Copy out all of the data below verbatim, with every line in its original order and nothing changed.

··· Source material ···

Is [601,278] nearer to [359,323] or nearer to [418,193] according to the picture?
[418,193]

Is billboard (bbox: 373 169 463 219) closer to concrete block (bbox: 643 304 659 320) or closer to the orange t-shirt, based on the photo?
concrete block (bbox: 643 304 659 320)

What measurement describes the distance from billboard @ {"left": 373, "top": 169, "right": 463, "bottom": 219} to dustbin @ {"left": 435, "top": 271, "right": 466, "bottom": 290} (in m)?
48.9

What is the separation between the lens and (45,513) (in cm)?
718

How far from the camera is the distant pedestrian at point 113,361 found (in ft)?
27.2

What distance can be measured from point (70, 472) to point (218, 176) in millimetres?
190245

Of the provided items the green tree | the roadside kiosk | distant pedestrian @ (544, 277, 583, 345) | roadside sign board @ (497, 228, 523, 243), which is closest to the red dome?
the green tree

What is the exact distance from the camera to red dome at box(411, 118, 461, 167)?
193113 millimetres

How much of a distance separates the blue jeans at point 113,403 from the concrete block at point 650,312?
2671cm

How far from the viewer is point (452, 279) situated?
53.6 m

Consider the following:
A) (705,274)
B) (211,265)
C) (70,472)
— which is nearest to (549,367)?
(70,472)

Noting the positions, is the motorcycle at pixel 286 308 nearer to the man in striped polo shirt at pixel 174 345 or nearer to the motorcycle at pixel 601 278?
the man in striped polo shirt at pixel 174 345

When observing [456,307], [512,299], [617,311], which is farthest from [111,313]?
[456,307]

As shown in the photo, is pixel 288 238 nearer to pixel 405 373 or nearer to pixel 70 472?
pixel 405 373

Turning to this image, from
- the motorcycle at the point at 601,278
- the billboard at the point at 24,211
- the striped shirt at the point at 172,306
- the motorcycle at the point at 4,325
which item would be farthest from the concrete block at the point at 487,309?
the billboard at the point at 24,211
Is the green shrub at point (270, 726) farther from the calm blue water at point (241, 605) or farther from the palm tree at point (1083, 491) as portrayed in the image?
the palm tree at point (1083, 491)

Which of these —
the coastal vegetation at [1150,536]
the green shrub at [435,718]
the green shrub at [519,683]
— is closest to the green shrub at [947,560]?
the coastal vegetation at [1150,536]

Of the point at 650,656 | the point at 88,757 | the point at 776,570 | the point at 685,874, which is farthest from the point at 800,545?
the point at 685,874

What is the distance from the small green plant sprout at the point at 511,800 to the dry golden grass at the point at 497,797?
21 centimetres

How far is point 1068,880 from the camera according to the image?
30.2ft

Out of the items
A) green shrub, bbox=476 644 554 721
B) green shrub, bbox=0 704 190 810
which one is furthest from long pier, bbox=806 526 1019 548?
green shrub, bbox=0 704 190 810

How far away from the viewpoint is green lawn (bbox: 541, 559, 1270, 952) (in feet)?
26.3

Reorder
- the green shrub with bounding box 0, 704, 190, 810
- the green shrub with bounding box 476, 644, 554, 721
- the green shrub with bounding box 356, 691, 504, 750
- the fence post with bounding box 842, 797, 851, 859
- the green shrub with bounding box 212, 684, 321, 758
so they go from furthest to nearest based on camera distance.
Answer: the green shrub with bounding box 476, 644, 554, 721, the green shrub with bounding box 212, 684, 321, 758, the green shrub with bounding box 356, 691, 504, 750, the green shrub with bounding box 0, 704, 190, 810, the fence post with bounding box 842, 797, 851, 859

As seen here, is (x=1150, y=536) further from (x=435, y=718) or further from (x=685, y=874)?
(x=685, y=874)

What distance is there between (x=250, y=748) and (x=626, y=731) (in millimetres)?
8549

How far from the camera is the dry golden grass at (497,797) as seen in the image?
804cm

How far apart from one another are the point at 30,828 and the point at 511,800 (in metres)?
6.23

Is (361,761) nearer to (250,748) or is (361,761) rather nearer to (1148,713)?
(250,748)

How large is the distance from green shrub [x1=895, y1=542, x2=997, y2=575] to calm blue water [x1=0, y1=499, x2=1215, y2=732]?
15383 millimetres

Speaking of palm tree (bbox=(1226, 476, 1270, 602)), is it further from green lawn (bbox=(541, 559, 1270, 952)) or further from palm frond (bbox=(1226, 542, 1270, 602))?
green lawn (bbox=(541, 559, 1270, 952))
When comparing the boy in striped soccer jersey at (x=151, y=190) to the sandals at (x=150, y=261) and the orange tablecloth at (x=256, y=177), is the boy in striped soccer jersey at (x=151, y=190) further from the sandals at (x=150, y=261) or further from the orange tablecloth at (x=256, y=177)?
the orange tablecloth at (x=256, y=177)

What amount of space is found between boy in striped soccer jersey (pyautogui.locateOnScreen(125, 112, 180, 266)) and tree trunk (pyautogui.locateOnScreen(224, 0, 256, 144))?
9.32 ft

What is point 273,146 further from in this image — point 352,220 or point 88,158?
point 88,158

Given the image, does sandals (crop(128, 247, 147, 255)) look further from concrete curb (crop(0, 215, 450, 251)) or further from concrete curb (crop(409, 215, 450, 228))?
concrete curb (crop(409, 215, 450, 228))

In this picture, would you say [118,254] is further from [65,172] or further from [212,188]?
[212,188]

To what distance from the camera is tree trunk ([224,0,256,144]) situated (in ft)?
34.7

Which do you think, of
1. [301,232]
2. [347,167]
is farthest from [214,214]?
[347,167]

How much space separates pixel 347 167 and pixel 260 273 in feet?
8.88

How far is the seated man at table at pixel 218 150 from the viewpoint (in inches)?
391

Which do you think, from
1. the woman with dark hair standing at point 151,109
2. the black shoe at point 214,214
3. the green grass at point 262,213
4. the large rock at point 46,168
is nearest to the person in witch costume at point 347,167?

···

**Solution**
Is [601,278] nearer to [359,323] or nearer to [418,193] according to the picture?
[418,193]

Is billboard (bbox: 373 169 463 219) closer to concrete block (bbox: 643 304 659 320) or closer to the orange t-shirt, based on the photo?
concrete block (bbox: 643 304 659 320)

What measurement describes the distance from billboard @ {"left": 373, "top": 169, "right": 463, "bottom": 219} to dustbin @ {"left": 435, "top": 271, "right": 466, "bottom": 290} (in m)?
48.9

What is the separation between the lens and (45,513) (in cm)?
718

How far from the camera is the distant pedestrian at point 113,361 found (in ft)?
27.2

What distance can be measured from point (70, 472) to point (218, 176) in millimetres?
190245

Of the provided items the green tree | the roadside kiosk | distant pedestrian @ (544, 277, 583, 345) | roadside sign board @ (497, 228, 523, 243), which is closest to the red dome?
the green tree

What is the exact distance from the camera to red dome at box(411, 118, 461, 167)?
193113 millimetres

How much of a distance separates the blue jeans at point 113,403 from the concrete block at point 650,312?
2671cm

How far from the viewer is point (452, 279) situated?
53.6 m

Consider the following:
A) (705,274)
B) (211,265)
C) (70,472)
— which is nearest to (549,367)?
(70,472)

Noting the positions, is the motorcycle at pixel 286 308 nearer to the man in striped polo shirt at pixel 174 345 or nearer to the motorcycle at pixel 601 278?
the man in striped polo shirt at pixel 174 345

When observing [456,307], [512,299], [617,311], which is farthest from [111,313]?
[456,307]

As shown in the photo, is pixel 288 238 nearer to pixel 405 373 or nearer to pixel 70 472?
pixel 405 373

Turning to this image, from
- the motorcycle at the point at 601,278
- the billboard at the point at 24,211
- the striped shirt at the point at 172,306
- the motorcycle at the point at 4,325
which item would be farthest from the concrete block at the point at 487,309?
the billboard at the point at 24,211
Is the green shrub at point (270, 726) farther from the calm blue water at point (241, 605) or farther from the palm tree at point (1083, 491) as portrayed in the image?
the palm tree at point (1083, 491)

Which of these —
the coastal vegetation at [1150,536]
the green shrub at [435,718]
the green shrub at [519,683]
— is closest to the green shrub at [947,560]?
the coastal vegetation at [1150,536]

Of the point at 650,656 | the point at 88,757 | the point at 776,570 | the point at 685,874, which is farthest from the point at 800,545?
the point at 685,874

What is the distance from the small green plant sprout at the point at 511,800 to the dry golden grass at the point at 497,797?
21 centimetres

How far is point 1068,880 from the camera according to the image?
30.2ft

Out of the items
A) green shrub, bbox=476 644 554 721
B) green shrub, bbox=0 704 190 810
which one is furthest from long pier, bbox=806 526 1019 548?
green shrub, bbox=0 704 190 810

How far away from the viewpoint is green lawn (bbox: 541, 559, 1270, 952) (in feet)?
26.3

Reorder
- the green shrub with bounding box 0, 704, 190, 810
- the green shrub with bounding box 476, 644, 554, 721
- the green shrub with bounding box 356, 691, 504, 750
- the fence post with bounding box 842, 797, 851, 859
- the green shrub with bounding box 212, 684, 321, 758
so they go from furthest to nearest based on camera distance.
Answer: the green shrub with bounding box 476, 644, 554, 721, the green shrub with bounding box 212, 684, 321, 758, the green shrub with bounding box 356, 691, 504, 750, the green shrub with bounding box 0, 704, 190, 810, the fence post with bounding box 842, 797, 851, 859

As seen here, is (x=1150, y=536) further from (x=435, y=718) or further from (x=685, y=874)?
(x=685, y=874)

What distance is there between (x=250, y=748) and (x=626, y=731) (in millimetres)?
8549

How far from the camera is the dry golden grass at (497,797) as seen in the image?
804cm

How far apart from one another are the point at 30,828 and the point at 511,800 (in metres)?
6.23

Is (361,761) nearer to (250,748) or is (361,761) rather nearer to (1148,713)?
(250,748)

How large is the distance from green shrub [x1=895, y1=542, x2=997, y2=575] to calm blue water [x1=0, y1=499, x2=1215, y2=732]?
15383 millimetres

Speaking of palm tree (bbox=(1226, 476, 1270, 602)), is it further from green lawn (bbox=(541, 559, 1270, 952)) or further from palm frond (bbox=(1226, 542, 1270, 602))?
green lawn (bbox=(541, 559, 1270, 952))
When comparing the boy in striped soccer jersey at (x=151, y=190) to the sandals at (x=150, y=261) and the orange tablecloth at (x=256, y=177), is the boy in striped soccer jersey at (x=151, y=190) further from the sandals at (x=150, y=261) or further from the orange tablecloth at (x=256, y=177)?
the orange tablecloth at (x=256, y=177)

What amount of space is found between boy in striped soccer jersey (pyautogui.locateOnScreen(125, 112, 180, 266)) and tree trunk (pyautogui.locateOnScreen(224, 0, 256, 144))?
9.32 ft

What is point 273,146 further from in this image — point 352,220 or point 88,158?
point 88,158

Given the image, does sandals (crop(128, 247, 147, 255)) look further from concrete curb (crop(0, 215, 450, 251)) or further from concrete curb (crop(409, 215, 450, 228))?
concrete curb (crop(409, 215, 450, 228))

In this picture, would you say [118,254] is further from [65,172] or further from [212,188]?
[212,188]

To what distance from the camera is tree trunk ([224,0,256,144]) situated (in ft)?
34.7

Which do you think, of
1. [301,232]
2. [347,167]
is farthest from [214,214]?
[347,167]

How much space separates pixel 347 167 and pixel 260 273 in feet?
8.88

How far is the seated man at table at pixel 218 150 from the viewpoint (in inches)?
391

Which do you think, from
1. the woman with dark hair standing at point 151,109
2. the black shoe at point 214,214
3. the green grass at point 262,213
4. the large rock at point 46,168
is nearest to the person in witch costume at point 347,167?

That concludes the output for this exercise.